La Situación Actual, uno de los dos componentes del IMCE, disminuyó 2.71% para ubicarse en 66.77 puntos, arrastrada por una visión más pesimista sobre la variación de los inventarios (-6.13 pts), la contratación de personal (-3.88 pts) y las ventas actuales (-3.18 pts).
Por el contrario, los contadores mostraron un ligero optimismo en la cobranza de ventas (+2.57 pts) y una percepción menos negativa de los costos de producción (+1.33 pts), aunque insuficiente para revertir la caída general.
Confianza a futuro también se debilita
La Situación Futura, que proyecta las expectativas para los próximos seis meses, cayó 3.44% en marzo y se ubicó en 75.79 puntos, continuando en terreno neutral pero con señales claras de debilitamiento.
Los factores que más contribuyeron a este descenso fueron una visión negativa del desempeño de las ventas futuras (-10.17 pts) y del crecimiento en la plantilla laboral (-6.99 pts).
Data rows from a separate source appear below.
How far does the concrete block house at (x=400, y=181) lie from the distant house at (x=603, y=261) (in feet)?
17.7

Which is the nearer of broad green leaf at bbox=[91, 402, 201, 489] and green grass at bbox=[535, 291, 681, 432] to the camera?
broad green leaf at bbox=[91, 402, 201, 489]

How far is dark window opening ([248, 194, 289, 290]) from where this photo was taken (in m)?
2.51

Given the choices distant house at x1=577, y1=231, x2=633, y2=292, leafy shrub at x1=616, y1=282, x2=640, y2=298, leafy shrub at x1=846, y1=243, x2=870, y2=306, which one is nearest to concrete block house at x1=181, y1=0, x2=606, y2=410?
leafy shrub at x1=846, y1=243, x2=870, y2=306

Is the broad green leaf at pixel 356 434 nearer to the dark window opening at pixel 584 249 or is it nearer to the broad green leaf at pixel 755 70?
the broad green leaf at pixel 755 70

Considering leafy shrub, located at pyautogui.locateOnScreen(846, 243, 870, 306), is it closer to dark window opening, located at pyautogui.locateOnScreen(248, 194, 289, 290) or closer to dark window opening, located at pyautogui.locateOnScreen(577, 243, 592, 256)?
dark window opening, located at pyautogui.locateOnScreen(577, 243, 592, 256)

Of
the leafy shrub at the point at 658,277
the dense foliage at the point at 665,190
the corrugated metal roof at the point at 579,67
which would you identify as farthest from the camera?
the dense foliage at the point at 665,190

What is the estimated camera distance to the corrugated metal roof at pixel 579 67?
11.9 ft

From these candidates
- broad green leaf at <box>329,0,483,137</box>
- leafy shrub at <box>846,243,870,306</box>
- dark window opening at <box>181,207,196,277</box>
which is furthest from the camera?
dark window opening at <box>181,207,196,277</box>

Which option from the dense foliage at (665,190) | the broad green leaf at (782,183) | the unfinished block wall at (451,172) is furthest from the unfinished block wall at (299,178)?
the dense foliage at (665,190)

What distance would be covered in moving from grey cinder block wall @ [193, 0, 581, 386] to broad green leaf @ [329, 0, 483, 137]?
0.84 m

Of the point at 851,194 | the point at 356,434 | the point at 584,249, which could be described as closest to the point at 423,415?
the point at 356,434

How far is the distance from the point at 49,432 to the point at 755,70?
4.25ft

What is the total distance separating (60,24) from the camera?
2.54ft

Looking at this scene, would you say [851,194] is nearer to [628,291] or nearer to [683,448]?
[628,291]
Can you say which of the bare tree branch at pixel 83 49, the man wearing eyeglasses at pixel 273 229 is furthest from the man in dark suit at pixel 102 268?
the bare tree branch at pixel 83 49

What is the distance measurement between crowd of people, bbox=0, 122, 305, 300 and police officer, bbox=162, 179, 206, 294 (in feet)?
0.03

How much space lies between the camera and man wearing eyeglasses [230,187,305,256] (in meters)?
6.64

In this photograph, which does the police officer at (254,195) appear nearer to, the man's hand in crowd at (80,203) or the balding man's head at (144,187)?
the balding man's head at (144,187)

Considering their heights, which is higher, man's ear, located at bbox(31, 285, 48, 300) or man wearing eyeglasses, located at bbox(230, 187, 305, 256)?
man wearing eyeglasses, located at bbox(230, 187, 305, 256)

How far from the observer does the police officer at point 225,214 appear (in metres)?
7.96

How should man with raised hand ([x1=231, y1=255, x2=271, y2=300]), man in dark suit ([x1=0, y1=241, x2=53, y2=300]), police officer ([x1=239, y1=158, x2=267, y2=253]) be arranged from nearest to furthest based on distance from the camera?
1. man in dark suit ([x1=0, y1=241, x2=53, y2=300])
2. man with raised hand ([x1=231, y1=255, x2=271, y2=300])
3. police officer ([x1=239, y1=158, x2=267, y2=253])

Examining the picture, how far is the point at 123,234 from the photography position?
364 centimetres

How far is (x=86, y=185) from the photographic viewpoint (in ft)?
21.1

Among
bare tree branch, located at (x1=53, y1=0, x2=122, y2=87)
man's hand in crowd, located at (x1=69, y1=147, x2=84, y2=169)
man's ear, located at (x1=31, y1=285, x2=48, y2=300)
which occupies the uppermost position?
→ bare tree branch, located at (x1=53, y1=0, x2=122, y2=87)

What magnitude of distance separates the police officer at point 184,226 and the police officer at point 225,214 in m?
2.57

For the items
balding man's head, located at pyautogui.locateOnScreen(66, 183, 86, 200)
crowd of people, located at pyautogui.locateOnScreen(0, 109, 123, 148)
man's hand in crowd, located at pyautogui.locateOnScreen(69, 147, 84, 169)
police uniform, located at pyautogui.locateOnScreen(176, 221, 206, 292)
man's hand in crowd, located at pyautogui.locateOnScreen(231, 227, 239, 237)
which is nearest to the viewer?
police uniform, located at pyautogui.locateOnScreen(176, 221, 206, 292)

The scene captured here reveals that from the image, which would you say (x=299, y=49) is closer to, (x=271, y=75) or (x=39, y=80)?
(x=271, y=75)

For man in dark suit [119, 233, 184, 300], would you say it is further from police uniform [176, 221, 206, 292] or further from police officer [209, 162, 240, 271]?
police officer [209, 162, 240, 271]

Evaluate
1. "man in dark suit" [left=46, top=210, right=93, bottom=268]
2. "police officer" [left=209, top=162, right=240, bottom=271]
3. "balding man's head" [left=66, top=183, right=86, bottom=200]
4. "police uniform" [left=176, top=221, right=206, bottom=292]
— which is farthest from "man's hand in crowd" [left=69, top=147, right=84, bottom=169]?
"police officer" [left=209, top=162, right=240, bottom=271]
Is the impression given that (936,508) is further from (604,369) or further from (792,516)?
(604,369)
No obstante, hubo puntos positivos, como un mayor interés en invertir en capacitación (+2.53 pts) y en activos que impulsen la productividad (+3.82 pts).
Además de los indicadores económicos, el IMCP destacó que las condiciones de inseguridad continúan siendo el principal obstáculo para el desarrollo económico del país, seguido de cerca por la corrupción, la burocracia y la incertidumbre jurídica.
Perspectiva general: un entorno desafiante
El informe del IMCE revela que, si bien México no atraviesa una crisis económica aguda, la falta de dinamismo en las ventas, el empleo y la inversión empresarial, sumado a los factores estructurales de inseguridad e incertidumbre institucional, han comenzado a minar la confianza del sector profesional contable.
Para los próximos meses, el comportamiento del indicador dependerá en gran medida de factores como la evolución de las políticas económicas internas, la seguridad pública y las condiciones globales de inversión. En este contexto, el reto para los sectores público y privado será fortalecer la certidumbre y estimular la reactivación económica con base en confianza y estabilidad.